Your tasks -
**1.** From the Live Speech Portraits page, extract the passage starting with "This repository contains" and going on through "Cao (SIGGRAPH Asia 2021)".
**2.** Using the Live Speech Portraits page, mark each statement yes or no and quote the words that decide it: (a) the system generates animation at more than 30 fps; (b) upper body motions come from an autoregressive probabilistic model; (c) the project has been tested on Linux.

Top of Page excerpt

Live Speech Portraits: Real-Time Photorealistic Talking-Head Animation (SIGGRAPH Asia 2021)

Overview

Live Speech Portraits: Real-Time Photorealistic Talking-Head Animation

This repository contains the implementation of the following paper:

Live Speech Portraits: Real-Time Photorealistic Talking-Head Animation

Yuanxun Lu, Jinxiang Chai, Xun Cao (SIGGRAPH Asia 2021)

Abstract: To the best of our knowledge, we first present a live system that generates personalized photorealistic talking-head animation only driven by audio signals at over 30 fps. Our system contains three stages. The first stage is a deep neural network that extracts deep audio features along with a manifold projection to project the features to the target person's speech space. In the second stage, we learn facial dynamics and motions from the projected audio features. The predicted motions include head poses and upper body motions, where the former is generated by an autoregressive probabilistic model which models the head pose distribution of the target person. Upper body motions are deduced from head poses. In the final stage, we generate conditional feature maps from previous predictions and send them with a candidate image set to an image-to-image translation network to synthesize photorealistic renderings. Our method generalizes well to wild audio and successfully synthesizes high-fidelity personalized facial details, e.g., wrinkles, teeth. Our method also allows explicit control of head poses. Extensive qualitative and quantitative evaluations, along with user studies, demonstrate the superiority of our method over state-of-the-art techniques.

[Project Page] [Paper] [Arxiv]

Teaser

Figure 1. Given an arbitrary input audio stream, our system generates personalized and photorealistic talking-head animation in real-time. Right: May and Obama are driven by the same utterance but present different speaking characteristics.

Requirements

  • This project is successfully trained and tested on Windows10 with PyTorch 1.7 (Python 3.6). Linux and lower version PyTorch should also work (not tested). We recommend creating a new environment:
conda create -n LSP python=3.6
conda activate LSP
  • Clone the repository:
git clone https://github.com/YuanxunLu/LiveSpeechPortraits.git
cd LiveSpeechPortraits
  • FFmpeg is required to combine the audio and the silent generated videos. Please check FFmpeg for installation. For Linux users, you can also:
sudo apt-get install ffmpeg
  • Install the dependences:
pip install -r requirements.txt

Demo

  • Download the pre-trained models and data from Google Drive to the data folder. Five subjects data are released (May, Obama1, Obama2, Nadella and McStay).

  • Run the demo:

    python demo.py --id May --driving_audio ./data/input/00083.wav
    

    Results can be found under the results folder.

Bottom of Page excerpt
Top of Record excerpts

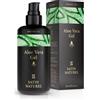 Satin Naturel Crema Viso Uomo 3 in 1 + Dopobarba 200 ml - Crema Antirughe e Idra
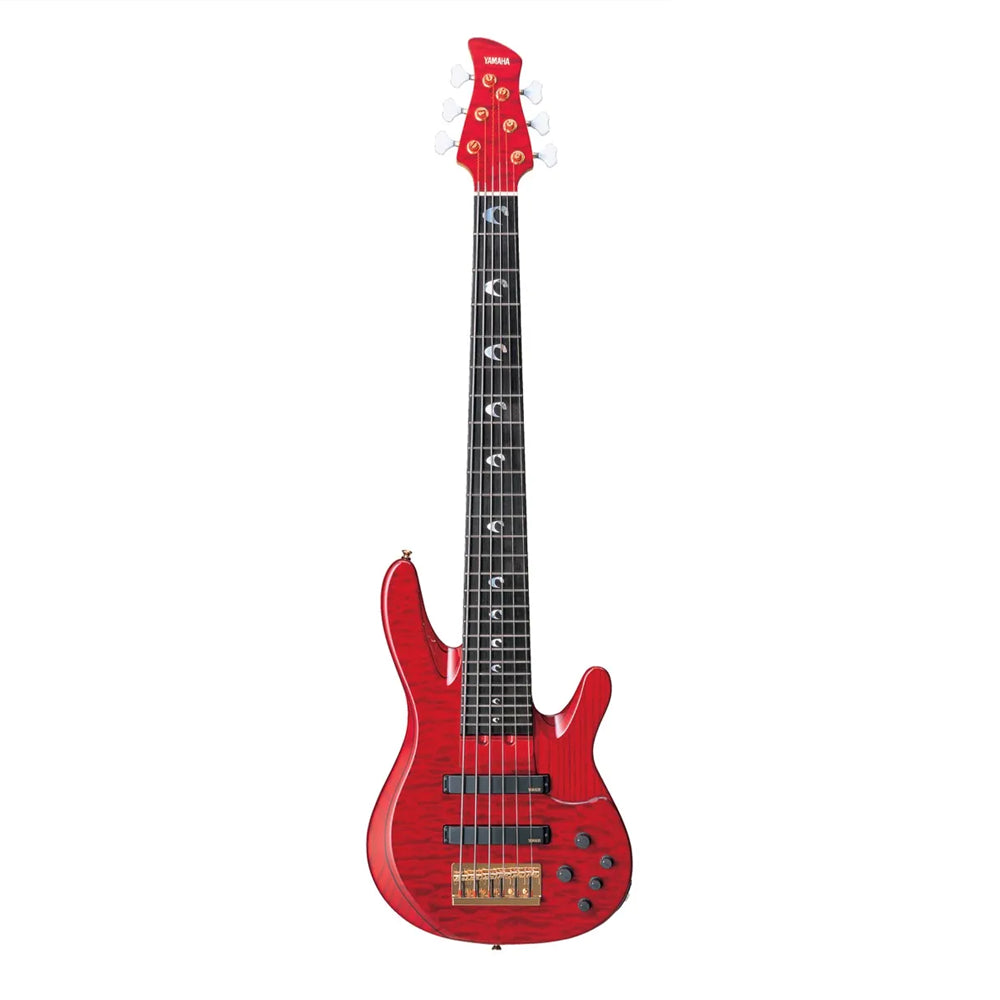 Yamaha TRBJP2 Electric Bass Guitar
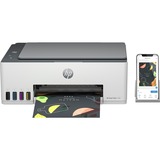 HP 1F3Y3A, Stampante multifunzione grigio
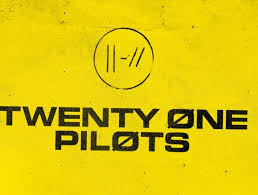 This logo was used on the band's second album regional at best (2011). Twenty One Pilots Tour 2021 2022 How To Get Tickets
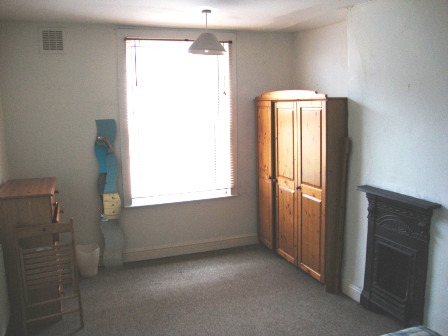 Wetherby Terrace Image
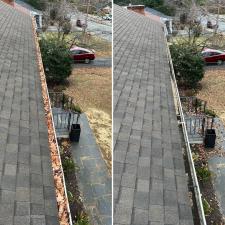Top-Notch Gutter Cleaning in Charlottesville, VA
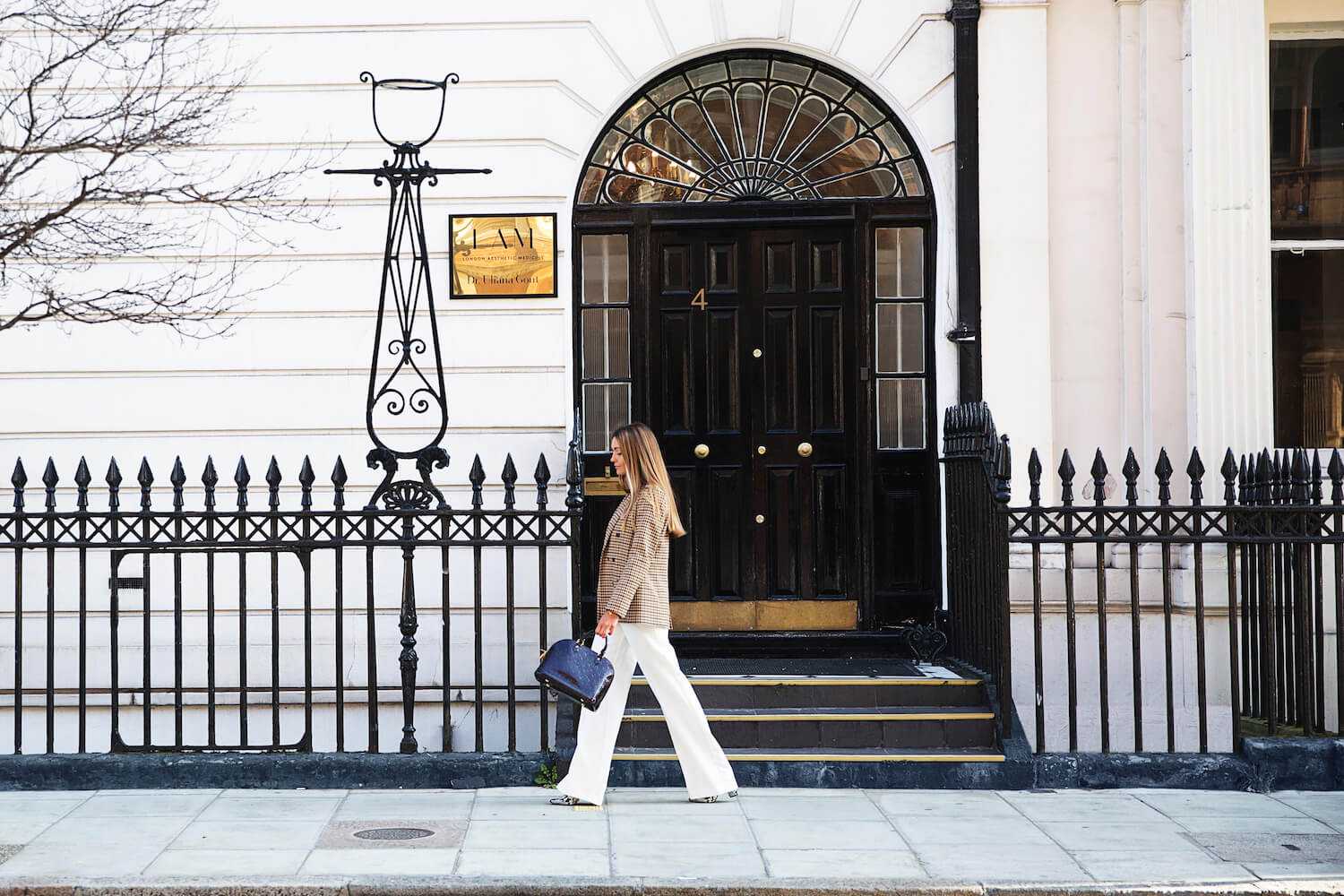 LAM: London Aesthetic Medicine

Bottom of Record excerpts

Answers to this exercise -
**1.**
This repository contains the implementation of the following paper:

Live Speech Portraits: Real-Time Photorealistic Talking-Head Animation

Yuanxun Lu, Jinxiang Chai, Xun Cao (SIGGRAPH Asia 2021)

**2.**
(a) Yes: "at over 30 fps"
(b) No: "Upper body motions are deduced from head poses."
(c) No: "Linux and lower version PyTorch should also work (not tested)."